Third, for critical risks anticipating adaptation strategies are mandatory. More than re-planning algorithms, we propose to provide a compact representation of risks management strategies for supply chain planning. This totally new approach in the domain of supply chain planning, based on the principles of knowledge compilation, will guaranty finding adaptations in polynomial time when risks occur.
CAASC considers two types of case studies adapted from C2NET and integrating supply chain uncertainties and risks. The first is a series of scenarios of various sizes that result from real data extracted from the Pierre Fabre Group information systems. They enable measuring the scalability of the solution. The second type is a serious game that enables to assess the dynamic behaviours. On these use cases, various managerial effects are looked for: the formalisation of the decision makers behaviours, the impacts of the proposed tools on the capacity of people to collaborate, and more globally, the organisational changes.

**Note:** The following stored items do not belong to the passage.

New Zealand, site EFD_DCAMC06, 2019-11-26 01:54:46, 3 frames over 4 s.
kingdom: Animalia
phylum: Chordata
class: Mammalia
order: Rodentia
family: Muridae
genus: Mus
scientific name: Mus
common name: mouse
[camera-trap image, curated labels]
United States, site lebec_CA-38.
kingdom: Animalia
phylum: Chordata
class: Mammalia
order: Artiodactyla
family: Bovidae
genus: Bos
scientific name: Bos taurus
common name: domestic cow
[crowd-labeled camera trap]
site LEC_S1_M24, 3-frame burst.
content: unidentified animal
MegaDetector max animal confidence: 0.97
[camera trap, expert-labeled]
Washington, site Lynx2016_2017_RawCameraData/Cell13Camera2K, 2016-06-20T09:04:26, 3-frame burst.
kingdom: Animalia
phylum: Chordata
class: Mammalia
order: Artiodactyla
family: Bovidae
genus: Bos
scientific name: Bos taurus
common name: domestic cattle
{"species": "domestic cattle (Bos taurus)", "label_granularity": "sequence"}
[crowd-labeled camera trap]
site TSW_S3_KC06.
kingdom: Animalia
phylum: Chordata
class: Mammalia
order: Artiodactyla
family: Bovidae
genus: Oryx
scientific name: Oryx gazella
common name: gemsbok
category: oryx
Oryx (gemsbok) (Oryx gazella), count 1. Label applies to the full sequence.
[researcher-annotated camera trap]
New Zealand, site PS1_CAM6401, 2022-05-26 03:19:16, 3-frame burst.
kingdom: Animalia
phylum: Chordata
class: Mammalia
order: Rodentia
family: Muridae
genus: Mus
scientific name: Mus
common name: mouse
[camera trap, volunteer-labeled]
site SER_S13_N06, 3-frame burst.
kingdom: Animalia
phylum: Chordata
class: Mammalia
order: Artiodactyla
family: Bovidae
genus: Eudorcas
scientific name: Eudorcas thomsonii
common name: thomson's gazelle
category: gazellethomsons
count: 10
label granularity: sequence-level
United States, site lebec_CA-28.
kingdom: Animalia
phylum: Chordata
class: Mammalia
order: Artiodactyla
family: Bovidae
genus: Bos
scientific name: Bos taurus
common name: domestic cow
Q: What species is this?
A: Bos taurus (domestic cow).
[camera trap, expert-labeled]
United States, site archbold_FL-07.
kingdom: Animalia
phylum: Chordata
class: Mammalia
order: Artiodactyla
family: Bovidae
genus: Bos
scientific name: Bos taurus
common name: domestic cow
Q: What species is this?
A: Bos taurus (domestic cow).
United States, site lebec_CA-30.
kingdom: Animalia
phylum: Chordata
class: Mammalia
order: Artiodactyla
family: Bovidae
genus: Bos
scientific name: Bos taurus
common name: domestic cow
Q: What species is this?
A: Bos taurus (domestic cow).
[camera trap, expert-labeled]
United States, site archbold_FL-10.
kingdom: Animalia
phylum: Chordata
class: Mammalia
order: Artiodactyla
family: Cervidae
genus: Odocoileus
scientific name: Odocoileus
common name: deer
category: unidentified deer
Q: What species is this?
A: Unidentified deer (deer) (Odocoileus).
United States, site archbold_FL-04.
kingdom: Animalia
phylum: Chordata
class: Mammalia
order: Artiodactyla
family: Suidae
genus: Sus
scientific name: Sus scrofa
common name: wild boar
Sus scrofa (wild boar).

Finally, the tools and services developed during this project aim at being integrated in the OpenPaaS solution, the cloud collaborative open-source platform provided by Linagora. The objective is to develop differentiating services for industrial companies.
Overall, the funding will support 2 PhDs, a high scientific integration with Linagora and an industrial validation by the Pierre Fabre company.